HoeffdingAdaptiveTree#
- class capymoa.classifier.HoeffdingAdaptiveTree[source]#
Bases:
HoeffdingTree
Hoeffding Adaptive Tree (HAT) classifier.
Reference:
Bifet, A. and Gavalda, R., 2009. Adaptive learning from evolving data streams. In Advances in Intelligent Data Analysis VIII: 8th International Symposium on Intelligent Data Analysis, IDA 2009, Lyon, France, August 31-September 2, 2009. Proceedings 8 (pp. 249-260). Springer Berlin Heidelberg. https://link.springer.com/chapter/10.1007/978-3-642-03915-7_22
>>> from capymoa.datasets import ElectricityTiny >>> from capymoa.classifier import HoeffdingAdaptiveTree >>> from capymoa.evaluation import prequential_evaluation >>> stream = ElectricityTiny() >>> schema = stream.get_schema() >>> learner = HoeffdingAdaptiveTree(schema) >>> results = prequential_evaluation(stream, learner, max_instances=1000) >>> results["cumulative"].accuracy() 84.1
- __init__(
- schema: Schema,
- random_seed: int = 0,
- grace_period: int = 200,
- split_criterion: str | SplitCriterion = 'InfoGainSplitCriterion',
- confidence: float = 0.001,
- tie_threshold: float = 0.05,
- leaf_prediction: int = 'NaiveBayesAdaptive',
- nb_threshold: int = 0,
- numeric_attribute_observer: str = 'GaussianNumericAttributeClassObserver',
- binary_split: bool = False,
- max_byte_size: float = 33554433,
- memory_estimate_period: int = 1000000,
- stop_mem_management: bool = True,
- remove_poor_attrs: bool = False,
- disable_prepruning: bool = True,
Hoeffding Adaptive Tree (HAT) classifier.
- Parameters:
schema – the schema of the stream.
random_seed – the random seed passed to the moa learner.
grace_period – the number of instances a leaf should observe between split attempts.
split_criterion – the split criterion to use. Defaults to InfoGainSplitCriterion.
confidence – the confidence level to calculate the Hoeffding Bound (1 - delta). Defaults to 1e-3. Values closer to zero imply longer split decision delays.
tie_threshold – the threshold below which a split will be forced to break ties.

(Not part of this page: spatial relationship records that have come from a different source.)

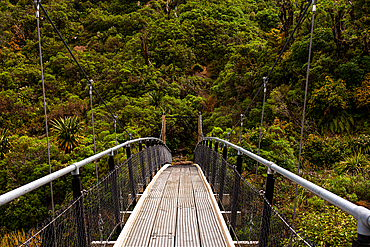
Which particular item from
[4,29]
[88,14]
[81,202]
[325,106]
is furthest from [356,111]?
[88,14]

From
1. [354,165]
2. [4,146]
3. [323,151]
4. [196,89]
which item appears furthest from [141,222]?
[196,89]

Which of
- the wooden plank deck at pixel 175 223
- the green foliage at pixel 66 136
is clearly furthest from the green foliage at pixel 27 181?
the wooden plank deck at pixel 175 223

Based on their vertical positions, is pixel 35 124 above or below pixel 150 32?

leaf_prediction – the Prediction mechanism used at leafs.</br> - 0 - Majority Class</br> - 1 - Naive Bayes</br> - 2 - Naive Bayes Adaptive</br>
nb_threshold – the number of instances a leaf should observe before allowing Naive Bayes.
numeric_attribute_observer – the Splitter or Attribute Observer (AO) used to monitor the class statistics of numeric features and perform splits.

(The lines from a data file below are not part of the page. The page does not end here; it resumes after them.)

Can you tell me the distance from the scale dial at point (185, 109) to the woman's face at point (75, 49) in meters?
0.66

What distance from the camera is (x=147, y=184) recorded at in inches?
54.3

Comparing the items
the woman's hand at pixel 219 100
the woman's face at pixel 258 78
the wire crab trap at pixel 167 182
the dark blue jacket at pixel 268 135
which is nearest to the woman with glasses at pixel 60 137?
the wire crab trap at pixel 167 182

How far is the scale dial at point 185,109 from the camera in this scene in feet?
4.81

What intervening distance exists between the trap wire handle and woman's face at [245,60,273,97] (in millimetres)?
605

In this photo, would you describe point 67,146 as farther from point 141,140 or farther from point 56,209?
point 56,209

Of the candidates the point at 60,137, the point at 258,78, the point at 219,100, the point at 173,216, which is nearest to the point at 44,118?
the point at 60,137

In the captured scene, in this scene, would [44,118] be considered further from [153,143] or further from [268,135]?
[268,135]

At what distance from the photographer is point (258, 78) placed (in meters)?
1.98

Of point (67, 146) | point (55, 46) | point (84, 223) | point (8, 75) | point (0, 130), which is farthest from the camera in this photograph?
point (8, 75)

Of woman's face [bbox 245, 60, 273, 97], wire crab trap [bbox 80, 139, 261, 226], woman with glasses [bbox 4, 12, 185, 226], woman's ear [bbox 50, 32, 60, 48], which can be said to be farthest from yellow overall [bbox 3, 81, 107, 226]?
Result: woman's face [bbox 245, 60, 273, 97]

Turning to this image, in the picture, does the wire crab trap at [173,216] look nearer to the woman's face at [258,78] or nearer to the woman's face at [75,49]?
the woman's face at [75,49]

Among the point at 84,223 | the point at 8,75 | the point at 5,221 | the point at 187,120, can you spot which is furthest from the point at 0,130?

binary_split – If True, only allow binary splits.
max_byte_size – the max size of the tree, in bytes.
memory_estimate_period – Interval (number of processed instances) between memory consumption checks.
stop_mem_management – If True, stop growing as soon as memory limit is hit.
remove_poor_attrs – If True, disable poor attributes to reduce memory usage.
disable_prepruning – If True, disable merit-based tree pre-pruning.